Cori Bush shares personal story of teenage sexual assault and chose to have an abortion



It was one of the first times Bush, a Democrat from Missouri, spoke publicly about it and his decision to have an abortion.

Bush’s comments came on Thursday at a House Oversight Committee hearing convened by Democratic President Carolyn Maloney to “consider threat to abortion rights and access” posed by the State Supreme Court -United and “extreme anti-choice state governments,” in the wake of Texas 6 week abortion bill.

During the House hearing, Bush recounted how shortly after graduating from high school, she attended a church trip to Jackson, Mississippi in the summer of 1994. She was 17 at the time.

During the trip, she met a 20 year old man, a “friend of a friend”. The two flirted and he asked to visit her room. She invited him in, believing they were going to talk and laugh.

“But the next thing I knew was he was on top of me, playing with my clothes and not saying anything at all. ‘What’s going on?’ I thought. I didn’t know what to do. I was frozen in shock, just lying there as his weight weighed on me. When he was done, he stood up, pulled his pants up, and without a word – he left. That’s all. I was confused, I was embarrassed, I was ashamed. I wondered if this was something I had done? Bush recalled.

A few months after the trip, and then another year, Bush tried to contact the man after noticing that she had missed her period, but never heard from him.

“I was 18. I was broke and felt so lonely. I blamed myself for what had happened to me,” Bush said.

Bush later found out she was nine weeks pregnant and that’s when “the panic set in,” she said.

“How could I have made this pregnancy work? How could I, at 18 and barely scratched, support a child on my own? And I would have been alone,” she said, explaining also how she feared being deported. by his parents or disappoint them.

Bush, who is black, also recalled how she was discriminated against while seeking health care during her pregnancy.

In a pre-abortion counseling session, Bush said she was told her baby would be “jumpy” because the fetus was already undernourished and underweight, and that she was getting overweight. would end up on food stamps and social assistance if she had the baby.

“People talked to me like garbage and that made my shame worse,” she said.

Bush said that “choosing to have an abortion was the hardest decision I have ever made, but at 18 I knew it was the right decision for me,” adding that “it was liberating to know that I had options “.

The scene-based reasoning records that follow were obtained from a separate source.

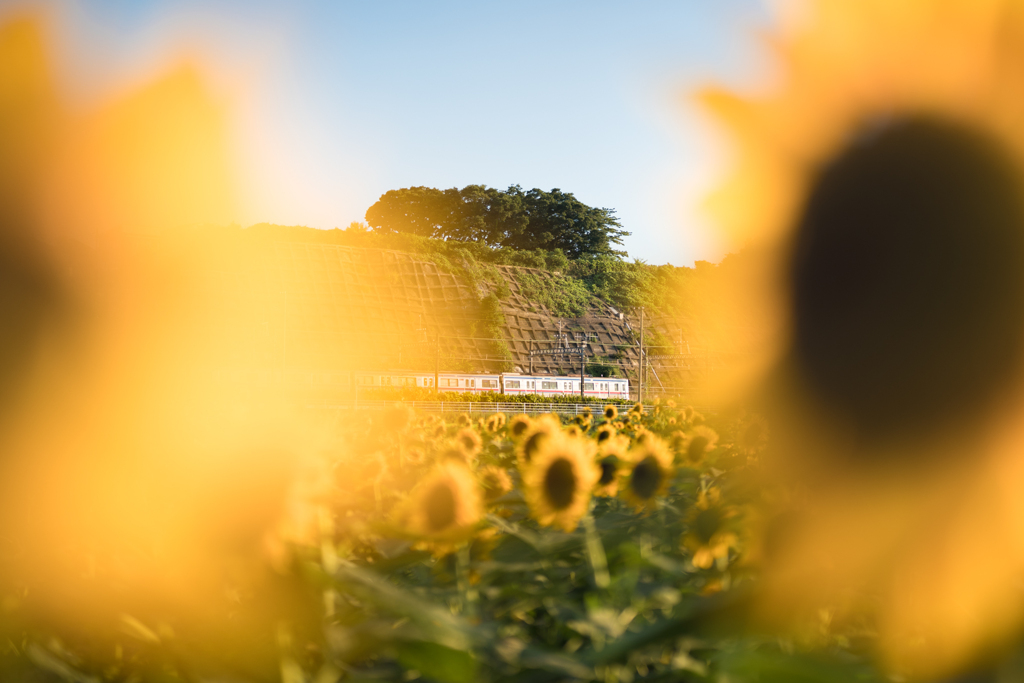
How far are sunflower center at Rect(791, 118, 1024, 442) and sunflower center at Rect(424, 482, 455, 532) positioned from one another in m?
0.36

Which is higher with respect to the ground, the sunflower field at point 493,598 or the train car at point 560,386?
the sunflower field at point 493,598

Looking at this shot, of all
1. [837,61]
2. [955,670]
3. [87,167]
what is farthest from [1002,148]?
[87,167]

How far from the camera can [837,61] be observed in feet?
2.19

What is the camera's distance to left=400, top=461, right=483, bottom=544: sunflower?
67cm

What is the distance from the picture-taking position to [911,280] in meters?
0.65

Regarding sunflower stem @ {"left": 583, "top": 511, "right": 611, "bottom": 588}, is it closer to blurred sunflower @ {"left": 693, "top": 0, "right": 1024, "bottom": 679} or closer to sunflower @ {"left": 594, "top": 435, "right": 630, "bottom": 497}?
blurred sunflower @ {"left": 693, "top": 0, "right": 1024, "bottom": 679}

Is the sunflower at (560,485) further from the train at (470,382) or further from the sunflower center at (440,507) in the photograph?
the train at (470,382)

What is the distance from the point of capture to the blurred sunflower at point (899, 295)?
458mm

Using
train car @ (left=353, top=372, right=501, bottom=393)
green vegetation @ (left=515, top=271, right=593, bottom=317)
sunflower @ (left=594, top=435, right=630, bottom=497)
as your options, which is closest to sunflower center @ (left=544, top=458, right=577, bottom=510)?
sunflower @ (left=594, top=435, right=630, bottom=497)

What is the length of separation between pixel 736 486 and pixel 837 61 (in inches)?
19.8

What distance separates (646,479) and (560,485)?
0.18m

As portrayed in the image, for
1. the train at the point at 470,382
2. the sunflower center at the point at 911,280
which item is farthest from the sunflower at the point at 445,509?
the train at the point at 470,382

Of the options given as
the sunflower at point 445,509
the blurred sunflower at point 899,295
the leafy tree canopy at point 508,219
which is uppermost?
the leafy tree canopy at point 508,219

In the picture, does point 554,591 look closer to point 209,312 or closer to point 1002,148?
point 1002,148
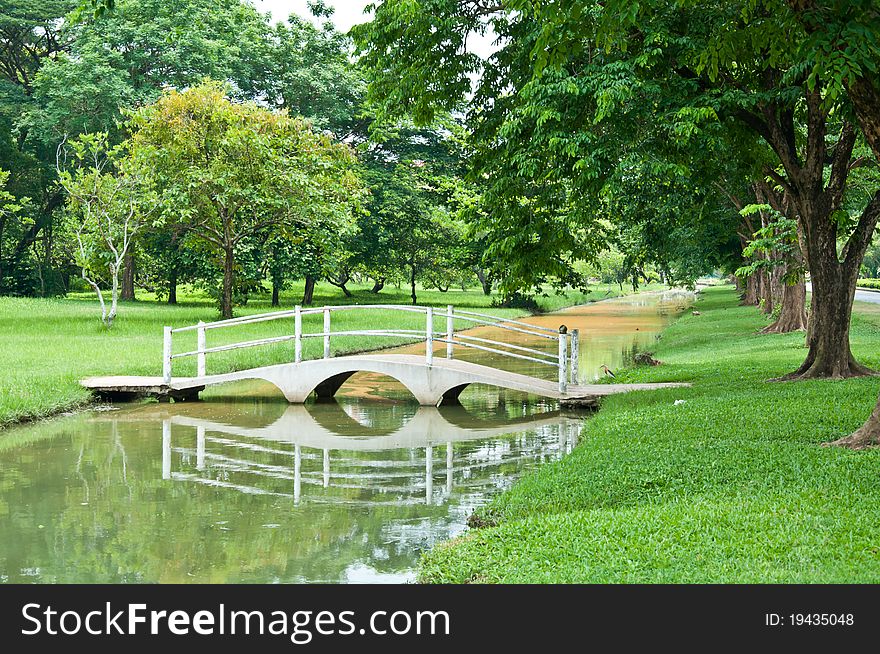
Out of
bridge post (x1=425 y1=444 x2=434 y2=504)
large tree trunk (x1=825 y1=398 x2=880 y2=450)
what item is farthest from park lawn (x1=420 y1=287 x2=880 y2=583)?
bridge post (x1=425 y1=444 x2=434 y2=504)

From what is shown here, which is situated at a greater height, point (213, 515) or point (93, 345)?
point (93, 345)

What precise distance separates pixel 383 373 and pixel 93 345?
1002 centimetres

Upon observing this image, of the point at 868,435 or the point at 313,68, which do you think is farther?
the point at 313,68

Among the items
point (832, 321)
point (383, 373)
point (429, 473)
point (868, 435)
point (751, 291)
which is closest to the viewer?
point (868, 435)

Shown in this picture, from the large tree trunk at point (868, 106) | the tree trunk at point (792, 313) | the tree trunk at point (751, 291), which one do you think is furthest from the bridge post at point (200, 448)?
the tree trunk at point (751, 291)

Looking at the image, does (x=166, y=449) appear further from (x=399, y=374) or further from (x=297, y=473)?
(x=399, y=374)

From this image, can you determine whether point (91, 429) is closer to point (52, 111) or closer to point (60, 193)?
point (52, 111)

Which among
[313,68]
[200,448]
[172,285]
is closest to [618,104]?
[200,448]

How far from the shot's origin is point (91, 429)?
16.0 m

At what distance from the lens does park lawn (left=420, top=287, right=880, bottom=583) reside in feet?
21.7

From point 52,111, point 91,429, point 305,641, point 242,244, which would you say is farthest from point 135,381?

“To all black women and girls who have had or are about to have an abortion, we have nothing to be ashamed of. We live in a society that has failed to legislate love and justice for us. We deserve it. therefore better. We demand better. We deserve better, “said the member for Missouri. “That’s why I’m here to tell my story.”

Democratic Representatives Pramila Jayapal of Washington state and Barbara Lee of California, both of whom have publicly stated that they had an abortion decades ago, also spoke at Thursday’s hearing about their experiences in abortion matters.

“Two years ago, I decided to tell my story as a member of Congress because I was very concerned about legislation banning abortion coming out of states across the country. Today, I testify in front of you because I want you to know that there are so many different situations people face in making these choices, ”Jayapal said Thursday.

She said that “terminating my pregnancy was not an easy choice, but it was my choice”, arguing that “this is what must be preserved, for every pregnant person”.

Lee shared her poignant story of having an “alley abortion” in Mexico as a teenager – before the landmark 1973 Supreme Court decision in Roe v. Wade who legalized abortion in the United States.

She said on Thursday she shared her story hoping it would help “de-stigmatize access to abortion care” and avoid “the real risk of the clocks being brought back to the pre-Roe v Wade era. “.

Republican Representative Kat Cammack from Florida spoke about how her mother, when pregnant with her, was advised by doctors to have an abortion.

“I am a living witness to the power of life and the incredible choice my mother made,” said Cammack.

In his opening remarks, Maloney urged Congress to pass Lee’s “EACH Act” that would require federal health care programs to provide coverage for abortion services, and the Senate to pass Lee’s Protection Act. women’s health. The Democrat-sponsored bill, which seeks to establish a federally protected abortion right, was passed by the House on Friday.

Republicans on the panel also criticized their fellow Democrats for not using “precious time” to hold screening hearings on the migrant crisis on the southern border of the United States or the withdrawal of the United States from Afghanistan.

This story has been updated with additional information from the audience.

CNN’s Daniella Diaz contributed to this report.